■ STATED GOAL: Please format the lines from the one containing "In the visual" through the end of the entries, both included, as a numbered list, leaving out blank lines.

■ PROVIDED RECORDS:
━━━

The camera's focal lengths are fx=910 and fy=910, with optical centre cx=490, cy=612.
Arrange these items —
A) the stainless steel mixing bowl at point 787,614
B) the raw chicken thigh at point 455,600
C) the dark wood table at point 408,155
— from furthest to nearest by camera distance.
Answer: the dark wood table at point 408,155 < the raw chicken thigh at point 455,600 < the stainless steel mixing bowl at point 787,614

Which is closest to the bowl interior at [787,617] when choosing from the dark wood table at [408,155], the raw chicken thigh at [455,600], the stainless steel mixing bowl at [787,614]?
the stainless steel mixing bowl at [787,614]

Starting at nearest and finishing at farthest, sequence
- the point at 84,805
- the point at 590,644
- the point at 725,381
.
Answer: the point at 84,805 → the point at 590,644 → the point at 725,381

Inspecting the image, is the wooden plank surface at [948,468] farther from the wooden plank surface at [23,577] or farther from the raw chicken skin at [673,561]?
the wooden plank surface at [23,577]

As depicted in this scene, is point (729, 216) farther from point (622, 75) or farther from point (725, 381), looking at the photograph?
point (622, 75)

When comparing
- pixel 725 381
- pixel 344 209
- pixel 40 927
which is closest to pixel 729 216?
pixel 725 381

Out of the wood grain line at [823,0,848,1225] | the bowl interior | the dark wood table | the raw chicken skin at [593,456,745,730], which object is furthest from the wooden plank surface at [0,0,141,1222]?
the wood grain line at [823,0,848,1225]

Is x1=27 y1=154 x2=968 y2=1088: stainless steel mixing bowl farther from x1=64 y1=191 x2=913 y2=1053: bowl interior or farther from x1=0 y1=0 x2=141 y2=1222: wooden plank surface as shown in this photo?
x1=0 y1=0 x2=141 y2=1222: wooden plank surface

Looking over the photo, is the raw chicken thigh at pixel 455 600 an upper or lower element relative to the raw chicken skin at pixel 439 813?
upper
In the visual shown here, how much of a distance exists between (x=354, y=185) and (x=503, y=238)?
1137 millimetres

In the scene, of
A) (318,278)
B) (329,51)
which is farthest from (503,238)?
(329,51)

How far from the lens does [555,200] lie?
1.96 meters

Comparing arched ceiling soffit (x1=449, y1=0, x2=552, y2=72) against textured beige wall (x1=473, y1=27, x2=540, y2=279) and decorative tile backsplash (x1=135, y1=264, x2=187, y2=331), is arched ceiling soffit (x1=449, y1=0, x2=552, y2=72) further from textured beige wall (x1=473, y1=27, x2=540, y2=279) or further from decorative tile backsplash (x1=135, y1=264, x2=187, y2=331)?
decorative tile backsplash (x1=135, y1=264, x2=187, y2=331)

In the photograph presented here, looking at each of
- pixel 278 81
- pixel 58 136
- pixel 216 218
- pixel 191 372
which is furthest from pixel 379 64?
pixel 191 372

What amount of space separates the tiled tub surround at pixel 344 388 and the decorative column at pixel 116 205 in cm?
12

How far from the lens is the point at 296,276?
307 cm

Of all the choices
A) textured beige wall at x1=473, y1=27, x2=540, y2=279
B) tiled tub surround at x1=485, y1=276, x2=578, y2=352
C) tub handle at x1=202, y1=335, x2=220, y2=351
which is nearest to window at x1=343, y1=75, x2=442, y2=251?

━━━

■ RESPONSE FOR THIS EXERCISE:
1. In the visual shown here, how much of a distance exists between (x=354, y=185) and (x=503, y=238)?
2. 1137 millimetres
3. In the scene, of
4. A) (318,278)
5. B) (329,51)
6. which is farthest from (503,238)?
7. (329,51)
8. How far from the lens does [555,200] lie?
9. 1.96 meters
10. Comparing arched ceiling soffit (x1=449, y1=0, x2=552, y2=72) against textured beige wall (x1=473, y1=27, x2=540, y2=279) and decorative tile backsplash (x1=135, y1=264, x2=187, y2=331), is arched ceiling soffit (x1=449, y1=0, x2=552, y2=72) further from textured beige wall (x1=473, y1=27, x2=540, y2=279) or further from decorative tile backsplash (x1=135, y1=264, x2=187, y2=331)?
11. decorative tile backsplash (x1=135, y1=264, x2=187, y2=331)
12. In the photograph presented here, looking at each of
13. - pixel 278 81
14. - pixel 58 136
15. - pixel 216 218
16. - pixel 191 372
17. which is furthest from pixel 379 64?
18. pixel 191 372
19. What amount of space separates the tiled tub surround at pixel 344 388 and the decorative column at pixel 116 205 in cm?
20. 12
21. How far from the lens is the point at 296,276?
22. 307 cm
23. Of all the choices
24. A) textured beige wall at x1=473, y1=27, x2=540, y2=279
25. B) tiled tub surround at x1=485, y1=276, x2=578, y2=352
26. C) tub handle at x1=202, y1=335, x2=220, y2=351
27. which is nearest to window at x1=343, y1=75, x2=442, y2=251?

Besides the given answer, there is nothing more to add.